[本文]
*****
しかしこのリターンの高さは、ここ最近、ほんの十数年間の成績を切り取って強調しているだけにすぎません。

10年以上の長い期間で見てみると、マイナスになった年が何回もあります。そしてその中には前年比マイナス30%以上の暴落の年が9回あり、S&P500が決して順調ではなく、投資家にとって試練と呼べる期間が存在していることを証明しています。

ここ最近のS&P500は”たまたま”成績が良かっただけであり、この先も好成績を残せるという保証はどこにもありません。むしろここ最近の成績が良すぎたせいで、この先は悪い時期が続く可能性が高いです。

S&P500に投資していれば安心・安泰と信じていた方は、将来、投資家にとって最悪の時期が必ず訪れることを覚えておかなければなりません。

米国株、過去200年間のパフォーマンス
S&P500 過去200年間の成績
  • -50%~-30%:3回
  • -30%~-10%:23回
  • -10%~0%:30回
  • 0%~+10%:46回
  • +10%~+30%:65回
  • +30%~:27回

持っているだけで資産が半分になる…こういう波乱な時代でもアメリカ経済を信じ続け、S&P500を手放さずにいられるのか?

ほとんどの方には無理なんじゃないかな~と感じます。

S&P500の弱点2:国際分散投資に勝ち続けるとは限らない

弱点の2つ目は、国際分散投資に勝ち続けるとは限らないということです。

S&P500(アメリカ株)に投資するよりも、他の国に投資した方がリターンが高い時期があるということです。

過去10年間、アメリカ経済は絶好調で、株価も上昇し続けてきました。その勢いは他の国への投資リターンを圧倒しており、だからこそ日本でもS&P500に投資する方が増えているわけです。

しかし、この勢いが今後も続くとは限らず、これまでに何度も「S&P500より他の国に投資した方がマシ」という時代あったことを忘れてはいけません。
*****
[収集データ]
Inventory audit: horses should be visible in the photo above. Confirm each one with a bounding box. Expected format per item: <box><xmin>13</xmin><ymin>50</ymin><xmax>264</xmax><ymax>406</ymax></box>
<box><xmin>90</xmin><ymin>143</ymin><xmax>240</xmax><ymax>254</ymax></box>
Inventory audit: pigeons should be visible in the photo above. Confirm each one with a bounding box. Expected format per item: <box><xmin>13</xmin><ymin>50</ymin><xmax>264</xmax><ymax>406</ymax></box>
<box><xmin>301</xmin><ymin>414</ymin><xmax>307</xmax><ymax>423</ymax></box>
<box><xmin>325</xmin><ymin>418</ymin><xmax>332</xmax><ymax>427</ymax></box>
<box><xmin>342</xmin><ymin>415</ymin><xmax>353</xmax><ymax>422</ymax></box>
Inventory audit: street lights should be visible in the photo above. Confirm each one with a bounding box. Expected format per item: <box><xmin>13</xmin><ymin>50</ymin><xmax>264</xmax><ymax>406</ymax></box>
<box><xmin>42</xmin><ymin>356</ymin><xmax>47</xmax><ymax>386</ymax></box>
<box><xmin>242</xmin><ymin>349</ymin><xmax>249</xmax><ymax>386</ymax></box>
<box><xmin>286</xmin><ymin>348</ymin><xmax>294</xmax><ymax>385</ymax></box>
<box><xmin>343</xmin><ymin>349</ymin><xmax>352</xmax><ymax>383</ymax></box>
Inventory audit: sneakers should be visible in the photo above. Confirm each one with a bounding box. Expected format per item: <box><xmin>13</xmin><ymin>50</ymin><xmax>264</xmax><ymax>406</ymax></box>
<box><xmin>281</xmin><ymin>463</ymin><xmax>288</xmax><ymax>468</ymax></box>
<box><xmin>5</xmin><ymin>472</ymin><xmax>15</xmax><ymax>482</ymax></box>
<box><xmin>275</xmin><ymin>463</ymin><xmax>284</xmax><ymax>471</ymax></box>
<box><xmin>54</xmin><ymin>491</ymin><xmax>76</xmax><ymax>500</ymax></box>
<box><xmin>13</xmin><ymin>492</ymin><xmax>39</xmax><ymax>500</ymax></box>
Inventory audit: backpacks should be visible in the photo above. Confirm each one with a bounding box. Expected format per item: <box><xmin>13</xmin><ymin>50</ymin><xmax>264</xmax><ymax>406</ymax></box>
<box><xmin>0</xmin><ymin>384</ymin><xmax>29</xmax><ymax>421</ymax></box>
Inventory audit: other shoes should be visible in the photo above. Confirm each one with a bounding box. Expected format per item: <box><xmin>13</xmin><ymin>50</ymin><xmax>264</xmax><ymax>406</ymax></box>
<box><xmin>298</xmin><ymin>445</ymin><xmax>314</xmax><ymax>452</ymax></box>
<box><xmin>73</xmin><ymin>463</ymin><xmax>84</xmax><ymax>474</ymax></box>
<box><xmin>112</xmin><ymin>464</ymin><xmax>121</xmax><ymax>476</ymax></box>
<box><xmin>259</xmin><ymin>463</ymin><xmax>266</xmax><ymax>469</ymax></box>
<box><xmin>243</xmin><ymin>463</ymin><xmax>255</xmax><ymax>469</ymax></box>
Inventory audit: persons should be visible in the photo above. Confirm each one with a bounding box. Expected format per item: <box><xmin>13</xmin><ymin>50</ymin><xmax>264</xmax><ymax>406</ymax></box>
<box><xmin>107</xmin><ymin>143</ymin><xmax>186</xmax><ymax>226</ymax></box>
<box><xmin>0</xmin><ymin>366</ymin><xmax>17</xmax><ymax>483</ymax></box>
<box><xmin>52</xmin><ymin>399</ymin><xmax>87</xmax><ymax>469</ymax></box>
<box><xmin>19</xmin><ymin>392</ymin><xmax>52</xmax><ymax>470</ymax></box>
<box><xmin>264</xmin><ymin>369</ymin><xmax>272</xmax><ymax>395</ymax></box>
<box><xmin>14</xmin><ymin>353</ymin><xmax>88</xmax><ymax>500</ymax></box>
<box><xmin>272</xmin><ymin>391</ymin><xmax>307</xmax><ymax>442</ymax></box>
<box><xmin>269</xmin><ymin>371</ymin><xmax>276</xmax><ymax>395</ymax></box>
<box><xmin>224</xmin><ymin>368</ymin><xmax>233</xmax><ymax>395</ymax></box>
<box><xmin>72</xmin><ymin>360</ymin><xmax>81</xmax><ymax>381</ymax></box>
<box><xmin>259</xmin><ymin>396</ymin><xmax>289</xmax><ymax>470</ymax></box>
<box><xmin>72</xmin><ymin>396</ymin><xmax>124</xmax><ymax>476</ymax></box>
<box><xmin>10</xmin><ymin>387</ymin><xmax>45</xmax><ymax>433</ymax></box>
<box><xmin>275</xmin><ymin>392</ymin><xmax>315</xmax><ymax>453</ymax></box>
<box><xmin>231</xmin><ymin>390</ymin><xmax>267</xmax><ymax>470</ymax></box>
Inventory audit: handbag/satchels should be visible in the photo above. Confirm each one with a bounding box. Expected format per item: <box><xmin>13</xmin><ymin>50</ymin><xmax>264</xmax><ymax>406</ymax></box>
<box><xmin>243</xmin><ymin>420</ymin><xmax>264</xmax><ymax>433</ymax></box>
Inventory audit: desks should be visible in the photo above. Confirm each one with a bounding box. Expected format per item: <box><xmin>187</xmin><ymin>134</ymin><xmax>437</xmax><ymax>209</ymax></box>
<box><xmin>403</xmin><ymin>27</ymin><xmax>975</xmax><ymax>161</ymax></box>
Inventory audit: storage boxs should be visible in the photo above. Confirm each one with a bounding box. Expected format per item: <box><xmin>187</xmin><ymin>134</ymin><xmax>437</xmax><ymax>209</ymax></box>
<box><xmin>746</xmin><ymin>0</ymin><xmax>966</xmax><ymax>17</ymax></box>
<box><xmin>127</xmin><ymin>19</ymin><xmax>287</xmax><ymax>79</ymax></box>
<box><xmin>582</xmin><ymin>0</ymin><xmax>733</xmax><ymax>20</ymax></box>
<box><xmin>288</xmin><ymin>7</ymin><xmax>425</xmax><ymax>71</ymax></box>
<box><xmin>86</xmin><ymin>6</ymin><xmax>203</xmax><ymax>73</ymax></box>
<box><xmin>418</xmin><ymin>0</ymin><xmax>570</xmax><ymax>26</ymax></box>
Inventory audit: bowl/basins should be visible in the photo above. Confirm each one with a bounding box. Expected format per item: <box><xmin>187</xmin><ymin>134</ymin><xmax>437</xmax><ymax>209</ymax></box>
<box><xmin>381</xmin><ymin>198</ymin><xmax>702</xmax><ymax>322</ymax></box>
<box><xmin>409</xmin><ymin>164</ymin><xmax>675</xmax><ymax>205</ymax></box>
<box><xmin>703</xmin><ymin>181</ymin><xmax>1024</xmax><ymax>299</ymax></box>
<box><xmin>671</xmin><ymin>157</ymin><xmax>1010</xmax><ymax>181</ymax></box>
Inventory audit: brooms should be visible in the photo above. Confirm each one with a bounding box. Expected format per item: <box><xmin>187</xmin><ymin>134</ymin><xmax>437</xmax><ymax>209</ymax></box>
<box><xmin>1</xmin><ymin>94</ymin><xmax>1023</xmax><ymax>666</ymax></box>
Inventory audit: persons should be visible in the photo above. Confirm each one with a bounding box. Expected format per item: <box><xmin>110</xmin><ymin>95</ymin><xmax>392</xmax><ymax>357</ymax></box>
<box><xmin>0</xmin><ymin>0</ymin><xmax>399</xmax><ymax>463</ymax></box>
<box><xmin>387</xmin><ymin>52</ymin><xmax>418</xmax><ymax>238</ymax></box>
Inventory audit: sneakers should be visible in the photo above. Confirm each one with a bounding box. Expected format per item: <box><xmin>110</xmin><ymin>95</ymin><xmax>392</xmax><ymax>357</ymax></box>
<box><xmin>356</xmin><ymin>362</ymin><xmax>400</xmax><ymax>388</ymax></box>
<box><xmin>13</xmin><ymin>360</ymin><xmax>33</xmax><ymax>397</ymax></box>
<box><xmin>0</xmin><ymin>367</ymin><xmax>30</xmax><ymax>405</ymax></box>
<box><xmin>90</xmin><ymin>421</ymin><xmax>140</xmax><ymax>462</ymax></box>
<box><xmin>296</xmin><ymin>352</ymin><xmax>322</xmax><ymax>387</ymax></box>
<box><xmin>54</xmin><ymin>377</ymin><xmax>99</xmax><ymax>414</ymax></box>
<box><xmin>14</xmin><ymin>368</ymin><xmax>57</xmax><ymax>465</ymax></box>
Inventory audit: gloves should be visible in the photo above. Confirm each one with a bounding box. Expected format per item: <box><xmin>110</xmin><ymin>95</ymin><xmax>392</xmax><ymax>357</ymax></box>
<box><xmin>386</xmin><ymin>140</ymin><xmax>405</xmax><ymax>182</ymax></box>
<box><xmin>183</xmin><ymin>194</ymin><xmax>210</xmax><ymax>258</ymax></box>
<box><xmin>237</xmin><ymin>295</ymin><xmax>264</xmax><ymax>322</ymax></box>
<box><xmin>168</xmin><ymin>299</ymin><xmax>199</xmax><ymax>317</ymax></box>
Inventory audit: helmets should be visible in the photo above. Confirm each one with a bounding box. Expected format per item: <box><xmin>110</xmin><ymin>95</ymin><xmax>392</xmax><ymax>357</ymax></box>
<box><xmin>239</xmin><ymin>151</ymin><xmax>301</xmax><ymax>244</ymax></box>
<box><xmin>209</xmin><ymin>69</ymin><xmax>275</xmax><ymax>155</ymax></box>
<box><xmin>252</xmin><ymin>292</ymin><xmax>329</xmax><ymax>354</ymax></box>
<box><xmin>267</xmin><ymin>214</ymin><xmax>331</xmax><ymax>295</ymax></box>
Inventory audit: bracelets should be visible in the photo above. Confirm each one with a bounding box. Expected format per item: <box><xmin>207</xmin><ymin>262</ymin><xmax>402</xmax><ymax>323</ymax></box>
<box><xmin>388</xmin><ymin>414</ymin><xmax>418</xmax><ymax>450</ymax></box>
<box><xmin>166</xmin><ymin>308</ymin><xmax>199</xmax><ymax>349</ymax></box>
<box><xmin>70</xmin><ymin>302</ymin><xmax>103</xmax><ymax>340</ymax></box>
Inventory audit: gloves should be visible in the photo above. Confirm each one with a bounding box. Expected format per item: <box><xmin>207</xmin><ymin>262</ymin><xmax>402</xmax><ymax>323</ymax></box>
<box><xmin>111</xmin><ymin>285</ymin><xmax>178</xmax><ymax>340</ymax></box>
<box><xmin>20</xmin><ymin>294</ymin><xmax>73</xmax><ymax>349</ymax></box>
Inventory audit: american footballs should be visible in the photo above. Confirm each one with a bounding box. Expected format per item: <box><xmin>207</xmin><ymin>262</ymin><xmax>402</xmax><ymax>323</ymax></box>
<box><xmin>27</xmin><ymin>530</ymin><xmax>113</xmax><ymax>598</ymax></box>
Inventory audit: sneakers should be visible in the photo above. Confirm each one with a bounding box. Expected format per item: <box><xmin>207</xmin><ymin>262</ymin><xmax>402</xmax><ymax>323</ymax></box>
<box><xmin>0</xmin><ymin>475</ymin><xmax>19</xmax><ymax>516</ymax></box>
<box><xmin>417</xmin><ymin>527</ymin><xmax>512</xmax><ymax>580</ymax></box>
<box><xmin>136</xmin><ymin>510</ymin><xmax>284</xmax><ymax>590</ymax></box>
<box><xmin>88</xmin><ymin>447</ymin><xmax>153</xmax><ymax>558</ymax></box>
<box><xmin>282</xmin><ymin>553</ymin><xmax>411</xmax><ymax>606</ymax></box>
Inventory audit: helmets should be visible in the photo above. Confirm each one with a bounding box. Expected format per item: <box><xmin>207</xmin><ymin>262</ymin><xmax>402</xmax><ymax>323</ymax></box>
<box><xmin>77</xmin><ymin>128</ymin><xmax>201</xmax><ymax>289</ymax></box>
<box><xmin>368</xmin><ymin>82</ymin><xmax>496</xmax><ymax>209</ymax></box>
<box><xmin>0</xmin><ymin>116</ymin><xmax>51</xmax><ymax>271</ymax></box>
*****
[演習課題]
A) S&P500の弱点を扱った本文について、次の問いに答えてください。
(i) 過去200年間の成績で、+10%~+30%だった年は何回ありましたか。
(ii) S&P500の弱点の2つ目として挙げられているのは何ですか。
(iii) 過去10年間のアメリカ経済と株価について、本文はどう述べていますか。
B) S&P500の弱点を扱った本文を、最後の文の後から書き足して続けてください。

[解答例]
A)
(i) 65回
(ii) 国際分散投資に勝ち続けるとは限らないこと
(iii) アメリカ経済は絶好調で、株価も上昇し続けてきた

B)
下の図は the MSCI Europe Australia Far East (“EAFE” Index)すなわちアメリカ以外の先進国株式インデックスファンドのリターンと、S&P500のリターンを比較したものです。

Should US stock returns be higher than foreign stock returns から

1970年以降を4つの時期に分割し、それぞれの時期において投資リターンの良かった方をカウントしてあります。これを見ると、1970年~1988年はEAFE(アメリカ以外の先進国)の方がリターンが高く、1989年~2001年はS&P500、2002年~2009年は再びEAFE、2010年~2018年はS&P500が優位であったことがわかります。

EAFE(アメリカ以外の先進国) V.S. S&P500 投資リターンの比較
  • 1970年~1988年:EAFEが優位
  • 1989年~2001年:S&P500が優位
  • 2002年~2009年:EAFEが優位
  • 2010年~2018年:S&P500が優位

リーマンショック後のアメリカ株(S&P500)は確かに素晴らしい成績でしたが、リーマンショックの前は?さらにその前は?と過去を振り返ってみると、アメリカ株は決して投資対象として優秀とは言い切れず、他の先進国に投資していた方が良かったのでは?と思える時期があったのは事実です。

アメリカ株は世界中の株式市場の時価総額の約半分を占めていますが、言い換えれば残り半分はアメリカ以外の国が占めているわけで、アメリカ株に集中投資してしまうのはリスクが高いと言わざるを得ません。

長期投資するのであればアメリカだけではなく他の国にも国際分散投資し、アメリカが倒れた場合でも資産への影響が大きくなりすぎないようにする工夫が必要です。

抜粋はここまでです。